* [Task inputs]
:::::

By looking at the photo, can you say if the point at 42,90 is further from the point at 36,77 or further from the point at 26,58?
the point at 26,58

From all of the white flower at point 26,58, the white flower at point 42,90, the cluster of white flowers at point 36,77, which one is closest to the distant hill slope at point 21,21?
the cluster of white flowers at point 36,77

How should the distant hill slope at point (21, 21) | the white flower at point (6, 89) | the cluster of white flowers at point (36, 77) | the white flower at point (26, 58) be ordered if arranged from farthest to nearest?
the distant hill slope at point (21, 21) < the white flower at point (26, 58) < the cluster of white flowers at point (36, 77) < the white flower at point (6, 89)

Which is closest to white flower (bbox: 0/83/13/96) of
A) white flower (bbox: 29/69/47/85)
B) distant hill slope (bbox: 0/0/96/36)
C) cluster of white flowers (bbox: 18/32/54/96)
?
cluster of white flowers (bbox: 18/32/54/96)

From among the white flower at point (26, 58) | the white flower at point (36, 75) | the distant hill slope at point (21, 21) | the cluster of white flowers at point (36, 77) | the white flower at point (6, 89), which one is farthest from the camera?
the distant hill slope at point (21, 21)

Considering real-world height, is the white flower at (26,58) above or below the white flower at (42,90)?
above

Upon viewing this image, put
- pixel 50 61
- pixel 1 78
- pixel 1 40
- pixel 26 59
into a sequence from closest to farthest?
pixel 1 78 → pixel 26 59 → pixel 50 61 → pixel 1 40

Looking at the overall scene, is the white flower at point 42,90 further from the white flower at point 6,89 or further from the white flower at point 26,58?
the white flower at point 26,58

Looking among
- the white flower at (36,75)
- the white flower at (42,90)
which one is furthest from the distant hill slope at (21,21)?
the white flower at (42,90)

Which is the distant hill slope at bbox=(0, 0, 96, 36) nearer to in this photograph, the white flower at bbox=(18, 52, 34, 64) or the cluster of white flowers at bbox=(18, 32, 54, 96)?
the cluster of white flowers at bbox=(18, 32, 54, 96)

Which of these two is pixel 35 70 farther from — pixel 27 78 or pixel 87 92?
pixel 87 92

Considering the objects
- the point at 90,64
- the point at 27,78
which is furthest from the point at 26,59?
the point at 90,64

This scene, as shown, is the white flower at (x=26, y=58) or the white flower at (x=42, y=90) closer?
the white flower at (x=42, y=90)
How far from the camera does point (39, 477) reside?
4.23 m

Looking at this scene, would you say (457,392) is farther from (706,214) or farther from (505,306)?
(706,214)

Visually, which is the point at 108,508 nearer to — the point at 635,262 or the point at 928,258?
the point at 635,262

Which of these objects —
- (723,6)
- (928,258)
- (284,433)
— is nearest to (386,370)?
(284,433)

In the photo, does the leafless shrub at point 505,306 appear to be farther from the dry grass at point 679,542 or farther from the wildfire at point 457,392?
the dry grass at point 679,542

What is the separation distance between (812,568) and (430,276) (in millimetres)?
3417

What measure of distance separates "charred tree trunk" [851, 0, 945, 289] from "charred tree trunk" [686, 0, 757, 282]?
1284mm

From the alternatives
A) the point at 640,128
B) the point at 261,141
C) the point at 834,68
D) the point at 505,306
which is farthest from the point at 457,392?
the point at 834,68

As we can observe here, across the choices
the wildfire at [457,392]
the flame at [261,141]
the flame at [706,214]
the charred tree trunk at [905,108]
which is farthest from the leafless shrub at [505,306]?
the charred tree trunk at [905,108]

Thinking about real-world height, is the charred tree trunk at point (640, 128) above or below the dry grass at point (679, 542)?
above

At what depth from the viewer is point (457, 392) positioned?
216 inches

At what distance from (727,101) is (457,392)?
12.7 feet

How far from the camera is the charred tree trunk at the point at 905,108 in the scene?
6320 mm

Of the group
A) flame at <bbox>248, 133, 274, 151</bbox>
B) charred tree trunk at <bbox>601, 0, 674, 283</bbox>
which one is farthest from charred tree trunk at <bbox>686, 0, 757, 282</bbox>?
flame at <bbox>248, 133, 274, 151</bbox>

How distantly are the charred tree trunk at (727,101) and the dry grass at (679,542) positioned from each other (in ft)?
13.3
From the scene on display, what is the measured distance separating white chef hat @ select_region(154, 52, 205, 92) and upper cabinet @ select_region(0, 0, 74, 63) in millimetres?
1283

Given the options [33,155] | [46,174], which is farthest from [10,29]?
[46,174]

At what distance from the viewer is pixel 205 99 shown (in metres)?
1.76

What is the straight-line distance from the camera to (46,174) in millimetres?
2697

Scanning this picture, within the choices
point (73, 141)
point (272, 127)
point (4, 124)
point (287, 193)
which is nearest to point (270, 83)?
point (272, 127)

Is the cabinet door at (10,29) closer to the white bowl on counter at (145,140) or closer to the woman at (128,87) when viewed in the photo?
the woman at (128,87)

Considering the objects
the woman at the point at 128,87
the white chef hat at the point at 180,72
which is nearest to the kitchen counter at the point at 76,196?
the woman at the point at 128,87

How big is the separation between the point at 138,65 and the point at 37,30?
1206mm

:::::

Extract every record and return it verbatim.

By looking at the photo, can you say if the point at 42,90 is further from the point at 36,77 or further from the point at 26,58?
the point at 26,58

From all of the white flower at point 26,58, the white flower at point 42,90, the cluster of white flowers at point 36,77, which one is closest to the distant hill slope at point 21,21?
the cluster of white flowers at point 36,77

How should the distant hill slope at point (21, 21) | the white flower at point (6, 89) | the cluster of white flowers at point (36, 77) | the white flower at point (26, 58) be ordered if arranged from farthest to nearest?
the distant hill slope at point (21, 21) < the white flower at point (26, 58) < the cluster of white flowers at point (36, 77) < the white flower at point (6, 89)

Which is closest to white flower (bbox: 0/83/13/96) of
A) white flower (bbox: 29/69/47/85)
B) distant hill slope (bbox: 0/0/96/36)
C) cluster of white flowers (bbox: 18/32/54/96)
?
cluster of white flowers (bbox: 18/32/54/96)

From among the white flower at point (26, 58) | the white flower at point (36, 75) | the distant hill slope at point (21, 21) | the cluster of white flowers at point (36, 77) | the white flower at point (6, 89), which one is farthest from the camera?
the distant hill slope at point (21, 21)

Considering real-world height, is the white flower at (26,58) above or below the white flower at (42,90)?
above

Upon viewing this image, put
- pixel 50 61
- pixel 1 78
- pixel 1 40
- pixel 26 59
into a sequence from closest to farthest?
pixel 1 78 → pixel 26 59 → pixel 50 61 → pixel 1 40

Looking at the overall scene, is the white flower at point 42,90 further from the white flower at point 6,89 or further from the white flower at point 26,58?
the white flower at point 26,58

Looking among
- the white flower at (36,75)
- the white flower at (42,90)
which one is furthest from the distant hill slope at (21,21)?
the white flower at (42,90)

Which is the distant hill slope at bbox=(0, 0, 96, 36) nearer to in this photograph, the white flower at bbox=(18, 52, 34, 64) or the cluster of white flowers at bbox=(18, 32, 54, 96)?
the cluster of white flowers at bbox=(18, 32, 54, 96)

Which of these two is pixel 35 70 farther from — pixel 27 78 or pixel 87 92?
pixel 87 92

Considering the objects
- the point at 90,64
- the point at 27,78
which is furthest from the point at 26,59?
the point at 90,64

This scene, as shown, is the white flower at (x=26, y=58) or the white flower at (x=42, y=90) closer?
the white flower at (x=42, y=90)
How far from the camera does point (39, 477) reside?
4.23 m

Looking at this scene, would you say (457,392) is farther from (706,214) or farther from (505,306)?
(706,214)

Visually, which is the point at 108,508 nearer to — the point at 635,262 or the point at 928,258?
the point at 635,262

Which of these objects —
- (723,6)
- (928,258)
- (284,433)
— is nearest to (386,370)?
(284,433)

In the photo, does the leafless shrub at point 505,306 appear to be farther from the dry grass at point 679,542 or farther from the wildfire at point 457,392?
the dry grass at point 679,542

What is the separation distance between (812,568) and (430,276) (in millimetres)?
3417

What measure of distance separates "charred tree trunk" [851, 0, 945, 289] from "charred tree trunk" [686, 0, 757, 282]?
1284mm

From the alternatives
A) the point at 640,128
B) the point at 261,141
C) the point at 834,68
D) the point at 505,306
which is farthest from the point at 457,392?
the point at 834,68

As we can observe here, across the choices
the wildfire at [457,392]
the flame at [261,141]
the flame at [706,214]
the charred tree trunk at [905,108]
which is farthest from the leafless shrub at [505,306]?
the charred tree trunk at [905,108]

Thinking about real-world height, is the charred tree trunk at point (640, 128) above or below the dry grass at point (679, 542)?
above

At what depth from the viewer is point (457, 392) positioned?
216 inches

At what distance from (727,101) is (457,392)?
12.7 feet

How far from the camera is the charred tree trunk at the point at 905,108 in the scene?
6320 mm

Of the group
A) flame at <bbox>248, 133, 274, 151</bbox>
B) charred tree trunk at <bbox>601, 0, 674, 283</bbox>
which one is farthest from charred tree trunk at <bbox>686, 0, 757, 282</bbox>?
flame at <bbox>248, 133, 274, 151</bbox>

How distantly are the charred tree trunk at (727,101) and the dry grass at (679,542) positioned from each other (in ft)?
13.3
From the scene on display, what is the measured distance separating white chef hat @ select_region(154, 52, 205, 92) and upper cabinet @ select_region(0, 0, 74, 63) in millimetres?
1283

Given the options [33,155] | [46,174], which is farthest from [10,29]?
[46,174]

At what distance from the viewer is pixel 205 99 shown (in metres)?
1.76

What is the straight-line distance from the camera to (46,174) in millimetres?
2697

Scanning this picture, within the choices
point (73, 141)
point (272, 127)
point (4, 124)
point (287, 193)
which is nearest to point (270, 83)?
point (272, 127)

Is the cabinet door at (10,29) closer to the white bowl on counter at (145,140) or closer to the woman at (128,87) when viewed in the photo?
the woman at (128,87)

Considering the objects
the woman at the point at 128,87
the white chef hat at the point at 180,72
which is nearest to the kitchen counter at the point at 76,196?
the woman at the point at 128,87

How big is the separation between the point at 138,65 and the point at 37,30?
1206mm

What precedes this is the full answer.